Overview

The Curity Identity Server comes with an alarm subsystem that monitors functions in the server and dependencies to other services for problems. The alarm subsystem is based on the IETF standard RFC 8632. When an undesired state in the system is detected, an alarm is raised, and later when the issue is resolved the same alarm is cleared.

If the same issue is found several times on the same node, the same alarm changes state. This means that an alarm is a state object in the Curity Identity Server with a status history describing the changes over time.

Note

An Alarm in the Curity Identity Server signifies an undesirable state in a subsystem or external resource that requires corrective action.

The primary goal for an alarm is to reduce the time it takes to identify what system is causing the undesired condition. Many alarms in the Curity Identity Server are raised when the server is unable to communicate with configured dependencies such as databases or HTTP services.
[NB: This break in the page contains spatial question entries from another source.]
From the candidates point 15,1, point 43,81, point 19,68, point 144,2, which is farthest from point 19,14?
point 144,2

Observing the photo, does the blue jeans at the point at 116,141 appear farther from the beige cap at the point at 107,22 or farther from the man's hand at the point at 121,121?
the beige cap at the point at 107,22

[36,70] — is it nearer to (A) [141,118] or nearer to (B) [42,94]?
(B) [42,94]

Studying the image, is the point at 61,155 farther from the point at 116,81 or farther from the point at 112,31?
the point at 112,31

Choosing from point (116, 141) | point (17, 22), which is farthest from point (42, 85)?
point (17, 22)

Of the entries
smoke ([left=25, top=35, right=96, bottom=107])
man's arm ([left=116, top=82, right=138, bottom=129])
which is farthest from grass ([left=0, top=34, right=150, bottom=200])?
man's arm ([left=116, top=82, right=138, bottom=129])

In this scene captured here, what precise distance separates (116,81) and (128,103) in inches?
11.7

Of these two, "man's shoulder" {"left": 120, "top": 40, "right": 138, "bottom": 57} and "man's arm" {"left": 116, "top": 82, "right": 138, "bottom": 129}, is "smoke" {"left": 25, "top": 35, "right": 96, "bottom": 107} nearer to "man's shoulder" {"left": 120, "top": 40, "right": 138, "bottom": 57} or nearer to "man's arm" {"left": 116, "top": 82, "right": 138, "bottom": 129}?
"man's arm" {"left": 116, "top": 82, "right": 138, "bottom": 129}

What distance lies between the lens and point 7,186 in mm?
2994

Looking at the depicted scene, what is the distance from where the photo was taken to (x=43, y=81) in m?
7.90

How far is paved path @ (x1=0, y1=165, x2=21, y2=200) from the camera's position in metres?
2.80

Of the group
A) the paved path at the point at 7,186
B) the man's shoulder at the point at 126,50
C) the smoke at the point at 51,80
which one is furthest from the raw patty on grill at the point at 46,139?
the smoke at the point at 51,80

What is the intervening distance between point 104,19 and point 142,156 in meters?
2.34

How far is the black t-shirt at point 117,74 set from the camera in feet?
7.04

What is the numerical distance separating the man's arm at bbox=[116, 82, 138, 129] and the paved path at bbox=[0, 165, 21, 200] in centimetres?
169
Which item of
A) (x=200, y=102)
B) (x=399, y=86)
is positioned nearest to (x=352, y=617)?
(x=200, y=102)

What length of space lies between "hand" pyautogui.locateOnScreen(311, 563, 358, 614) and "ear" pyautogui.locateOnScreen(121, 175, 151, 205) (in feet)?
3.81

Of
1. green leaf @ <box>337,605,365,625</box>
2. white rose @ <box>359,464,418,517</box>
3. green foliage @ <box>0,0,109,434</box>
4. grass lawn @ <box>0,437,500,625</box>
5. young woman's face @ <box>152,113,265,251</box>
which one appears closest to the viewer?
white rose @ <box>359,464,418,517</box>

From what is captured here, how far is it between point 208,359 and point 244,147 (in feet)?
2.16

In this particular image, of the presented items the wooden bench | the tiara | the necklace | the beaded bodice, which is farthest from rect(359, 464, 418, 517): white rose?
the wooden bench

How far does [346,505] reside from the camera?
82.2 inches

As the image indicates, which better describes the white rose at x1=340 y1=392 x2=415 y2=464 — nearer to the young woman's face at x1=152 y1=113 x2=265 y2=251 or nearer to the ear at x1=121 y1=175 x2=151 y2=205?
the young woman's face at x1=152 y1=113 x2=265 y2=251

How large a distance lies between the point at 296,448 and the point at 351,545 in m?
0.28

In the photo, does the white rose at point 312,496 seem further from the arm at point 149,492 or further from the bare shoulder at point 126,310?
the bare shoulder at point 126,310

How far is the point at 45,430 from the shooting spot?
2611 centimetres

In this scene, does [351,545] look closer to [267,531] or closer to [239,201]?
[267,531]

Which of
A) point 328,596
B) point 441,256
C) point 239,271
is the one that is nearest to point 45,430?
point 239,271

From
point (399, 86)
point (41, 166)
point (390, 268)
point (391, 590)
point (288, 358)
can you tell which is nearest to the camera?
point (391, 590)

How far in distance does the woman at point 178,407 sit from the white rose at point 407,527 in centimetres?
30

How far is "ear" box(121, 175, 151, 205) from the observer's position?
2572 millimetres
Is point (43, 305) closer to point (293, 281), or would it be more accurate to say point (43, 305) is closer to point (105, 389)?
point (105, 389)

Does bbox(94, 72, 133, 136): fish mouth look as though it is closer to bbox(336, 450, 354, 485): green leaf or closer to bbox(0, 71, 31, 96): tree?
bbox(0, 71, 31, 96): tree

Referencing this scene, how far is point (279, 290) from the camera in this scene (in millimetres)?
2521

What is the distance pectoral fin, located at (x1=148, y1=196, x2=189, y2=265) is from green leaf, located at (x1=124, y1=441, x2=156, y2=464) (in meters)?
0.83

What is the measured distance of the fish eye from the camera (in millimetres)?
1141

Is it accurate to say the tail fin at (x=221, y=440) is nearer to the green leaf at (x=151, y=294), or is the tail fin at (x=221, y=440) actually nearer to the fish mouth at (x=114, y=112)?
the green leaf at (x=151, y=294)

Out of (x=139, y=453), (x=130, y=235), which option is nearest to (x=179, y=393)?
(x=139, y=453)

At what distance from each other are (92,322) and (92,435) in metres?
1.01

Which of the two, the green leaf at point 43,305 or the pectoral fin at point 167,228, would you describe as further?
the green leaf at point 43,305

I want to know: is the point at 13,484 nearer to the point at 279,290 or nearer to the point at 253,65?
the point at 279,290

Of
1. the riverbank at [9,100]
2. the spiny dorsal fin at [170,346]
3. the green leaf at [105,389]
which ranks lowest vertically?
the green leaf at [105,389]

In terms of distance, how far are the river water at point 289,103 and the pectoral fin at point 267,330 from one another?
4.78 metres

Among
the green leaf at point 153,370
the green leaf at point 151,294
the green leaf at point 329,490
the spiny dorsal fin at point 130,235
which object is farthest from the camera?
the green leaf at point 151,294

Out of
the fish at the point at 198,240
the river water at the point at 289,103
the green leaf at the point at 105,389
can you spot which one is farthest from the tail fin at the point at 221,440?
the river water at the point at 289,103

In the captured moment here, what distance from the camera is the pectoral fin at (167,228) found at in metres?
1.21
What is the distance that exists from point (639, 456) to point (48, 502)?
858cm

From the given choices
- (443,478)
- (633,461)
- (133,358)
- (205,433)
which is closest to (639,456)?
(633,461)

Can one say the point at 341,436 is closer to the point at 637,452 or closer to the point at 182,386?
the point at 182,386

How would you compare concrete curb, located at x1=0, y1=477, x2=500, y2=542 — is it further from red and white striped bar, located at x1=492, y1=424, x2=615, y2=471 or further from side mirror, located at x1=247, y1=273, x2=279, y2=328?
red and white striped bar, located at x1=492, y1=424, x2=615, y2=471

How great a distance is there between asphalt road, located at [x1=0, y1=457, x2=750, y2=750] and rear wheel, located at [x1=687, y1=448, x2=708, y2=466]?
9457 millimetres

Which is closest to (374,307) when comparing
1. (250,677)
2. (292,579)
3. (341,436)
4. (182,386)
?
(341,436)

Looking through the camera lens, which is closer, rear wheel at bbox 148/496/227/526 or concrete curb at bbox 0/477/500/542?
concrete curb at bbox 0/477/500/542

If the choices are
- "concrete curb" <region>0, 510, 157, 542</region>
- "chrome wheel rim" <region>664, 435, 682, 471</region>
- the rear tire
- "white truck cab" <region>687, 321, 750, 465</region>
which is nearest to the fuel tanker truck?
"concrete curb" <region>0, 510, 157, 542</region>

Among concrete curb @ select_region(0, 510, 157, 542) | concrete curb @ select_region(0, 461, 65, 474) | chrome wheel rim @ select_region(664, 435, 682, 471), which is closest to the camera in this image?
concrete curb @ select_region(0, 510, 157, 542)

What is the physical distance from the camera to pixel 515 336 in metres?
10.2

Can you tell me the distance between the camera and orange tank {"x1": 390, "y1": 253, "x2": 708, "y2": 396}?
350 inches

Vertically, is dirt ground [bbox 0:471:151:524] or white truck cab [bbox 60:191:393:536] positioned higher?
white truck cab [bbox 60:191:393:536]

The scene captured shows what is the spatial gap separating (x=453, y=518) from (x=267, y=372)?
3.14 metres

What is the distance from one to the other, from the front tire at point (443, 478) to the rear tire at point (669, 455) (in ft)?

Errors stemming from such sources are often hard to identify since they manifest during login and token issuance. The time it takes for the operator to come to the conclusion that it is the http service that is down is valuable during an incident and the alarms will assist in this process.

Terminology

Term Definition
Alarm A faulty state detected by the system that requires administrative action
Alarm Type A string that identifies the particular type of alarm, such as failed-connection
Notification A message sent when an alarm has changed state
Cleared true if the alarm is currently raised or false if it is cleared
Alarming Resource The configured component in the Curity Identity Server that raised the alarm
Impacted Resource Other configured components that depend directly or indirectly on the alarming resource
Node The runtime-service that raised the alarm
Severity The level of impact the alarm may have on the system

The Alarm Object

An alarm is not an event. The alarm is an object with a state, that can be either raised or cleared. Whenever the state changes, the same alarm is updated with the new state. A notification is sent via the Alarm Handlers for each state change. The receiver of the notifications can correlate the incoming messages via the alarm id.

The Alarm Identifier

Internally, the Curity Identity Server will map the states to the same alarm objects keyed as follows:

nodeId + resourcePath + alarmType

Where:

  • nodeId is the ID of the runtime service that raised the alarm
  • resourcePath is the path to the configured element that raised the alarm
  • alarmType is the type of alarm raised

It is possible that the same alarm is raised on multiple nodes. This would be represented as separate alarms inside Curity but can of course be correlated in external systems by omitting the nodeId when correlating, if so desired; however, valuable information may be lost if the nodeId is not considered when acting on alarms.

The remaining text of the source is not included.